‘A World Lit Only by Fire: The Medieval Mind and the Renaissance: Portrait of an Age’ is an informal history of the European Middle Ages by American historian William Manchester. In the book, William Manchester caustically argues, as the title suggests, that the Middle Ages were ten centuries of technological stagnation, myopia, bloodshed, feudalism, and an oppressive church, sandwiched between the golden ages of the Roman Empire and the Renaissance.
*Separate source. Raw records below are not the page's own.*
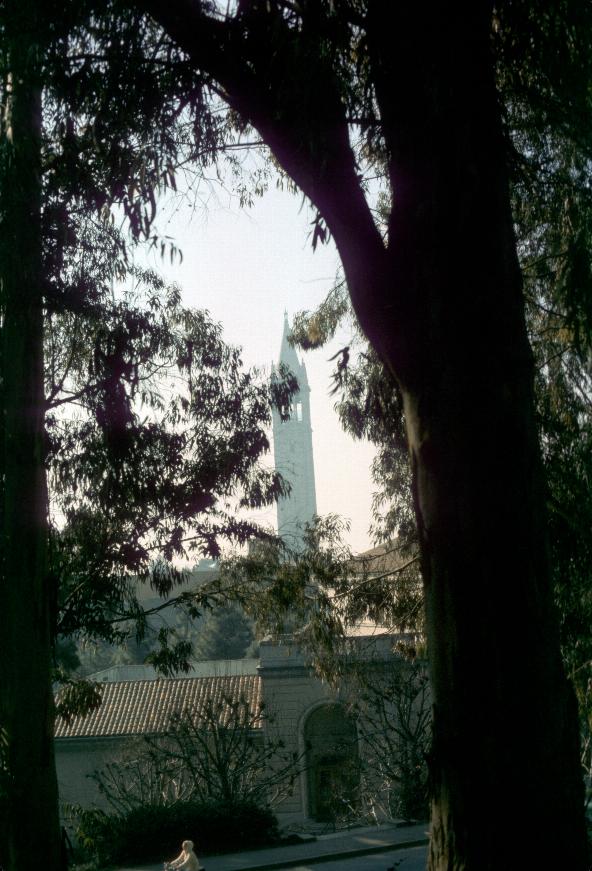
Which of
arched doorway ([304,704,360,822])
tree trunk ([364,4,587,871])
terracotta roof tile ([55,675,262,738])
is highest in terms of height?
tree trunk ([364,4,587,871])

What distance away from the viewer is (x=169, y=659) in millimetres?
11531

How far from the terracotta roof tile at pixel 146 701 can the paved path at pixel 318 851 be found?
853 centimetres

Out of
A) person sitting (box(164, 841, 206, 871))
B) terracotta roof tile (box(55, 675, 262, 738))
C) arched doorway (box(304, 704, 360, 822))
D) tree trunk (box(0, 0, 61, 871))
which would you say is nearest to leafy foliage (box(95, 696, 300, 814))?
arched doorway (box(304, 704, 360, 822))

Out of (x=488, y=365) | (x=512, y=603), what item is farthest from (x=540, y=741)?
(x=488, y=365)

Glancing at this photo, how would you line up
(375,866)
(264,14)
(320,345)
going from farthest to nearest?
(320,345) → (375,866) → (264,14)

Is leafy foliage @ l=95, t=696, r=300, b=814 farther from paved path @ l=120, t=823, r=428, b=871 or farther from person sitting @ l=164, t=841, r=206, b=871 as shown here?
person sitting @ l=164, t=841, r=206, b=871

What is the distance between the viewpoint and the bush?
11.8 metres

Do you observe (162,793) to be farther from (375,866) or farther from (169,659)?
(375,866)

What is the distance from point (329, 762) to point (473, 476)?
60.8ft

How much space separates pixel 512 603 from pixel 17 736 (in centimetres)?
464

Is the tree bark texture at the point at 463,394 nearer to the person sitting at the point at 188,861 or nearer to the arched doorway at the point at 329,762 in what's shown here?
the person sitting at the point at 188,861

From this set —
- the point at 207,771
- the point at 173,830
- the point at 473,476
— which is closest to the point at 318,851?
the point at 173,830

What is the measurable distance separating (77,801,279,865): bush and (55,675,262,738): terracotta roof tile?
26.5 ft

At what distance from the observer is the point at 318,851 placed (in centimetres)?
1148
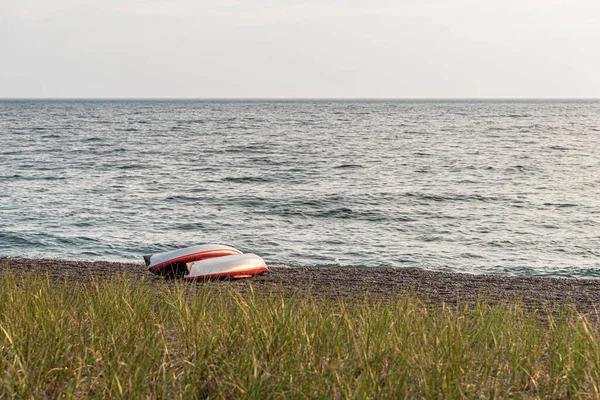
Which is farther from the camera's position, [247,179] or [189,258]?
[247,179]

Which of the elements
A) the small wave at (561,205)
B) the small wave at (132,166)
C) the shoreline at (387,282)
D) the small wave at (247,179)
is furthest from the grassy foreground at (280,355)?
the small wave at (132,166)

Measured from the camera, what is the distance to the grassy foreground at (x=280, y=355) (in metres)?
4.33

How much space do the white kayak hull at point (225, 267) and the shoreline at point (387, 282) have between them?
14 cm

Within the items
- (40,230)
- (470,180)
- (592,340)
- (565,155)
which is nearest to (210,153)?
(470,180)

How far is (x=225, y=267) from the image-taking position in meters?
11.1

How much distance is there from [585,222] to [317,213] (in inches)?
320

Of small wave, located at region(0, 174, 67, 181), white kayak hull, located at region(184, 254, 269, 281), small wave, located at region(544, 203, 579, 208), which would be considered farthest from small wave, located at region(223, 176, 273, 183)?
white kayak hull, located at region(184, 254, 269, 281)

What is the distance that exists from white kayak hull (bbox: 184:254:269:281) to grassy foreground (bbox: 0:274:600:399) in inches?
191

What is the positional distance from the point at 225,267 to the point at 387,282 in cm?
276

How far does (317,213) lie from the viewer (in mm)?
21781

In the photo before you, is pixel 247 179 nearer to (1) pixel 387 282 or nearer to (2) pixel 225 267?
(1) pixel 387 282

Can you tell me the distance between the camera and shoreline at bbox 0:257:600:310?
10147mm

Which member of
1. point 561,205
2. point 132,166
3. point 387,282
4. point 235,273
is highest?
point 235,273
William Manchester was not convincing because his article, ‘The Medieval Mind’, went into detail about the fall of Rome before introducing his argument about the Middle Ages. The evidence the author selected occurred before the Middle Ages, therefore making his argument less convincing. For instance, William Manchester’s focus on the fall of Rome is presented at the beginning of his article: “Europe had been troubled since the Roman Empire perished in the fifth century. There were many reasons for Rome’s fall, amount them apathy and bureaucratic absolutism, but the chain of events leading to its actual end had begun the century before” (Manchester 3). This excerpt from the second paragraph of ‘A World Lit Only by Fire: The Medieval Mind and the Renaissance: Portrait of an Age’ focuses on how Europe’s problematic status stemmed from the fall of the Roman Empire, and he then writes about the numerous events that took place before the fall of Rome up to the beginning of the Middle Ages. This displays the unconvincingness of William Manchester’s argument because of the uncertain association of the events that caused Rome to fall and how the Middle Ages were ‘Dark’. Then, before unveiling the occurrences from the Middle Ages, he finalizes his thoughts on the fall of Rome: “The ethnic tide then settles in its conquered lands and darkness descended upon the devastated, unstable continent. It would not lift until forty medieval generations had suffered, wrought their pathetic destinies, and passed on” (Manchester 5). William Manchester’s reason for the Middle Ages being ‘Dark’ was due to Rome’s unorganized government, which lead to many barbaric tribes conquering Roman lands and causing Rome to become unstable than before.
Therefore, William Manchester’s argument is less convincing because it is not evident that the conquering of Roman lands would make future eras, including the Middle Ages, endure the struggle for stability. Because of William Manchester’s extensive connections to how the fall of Rome was a cause for the Middle Ages to be named the ‘Dark Ages’, his argument is not convincing.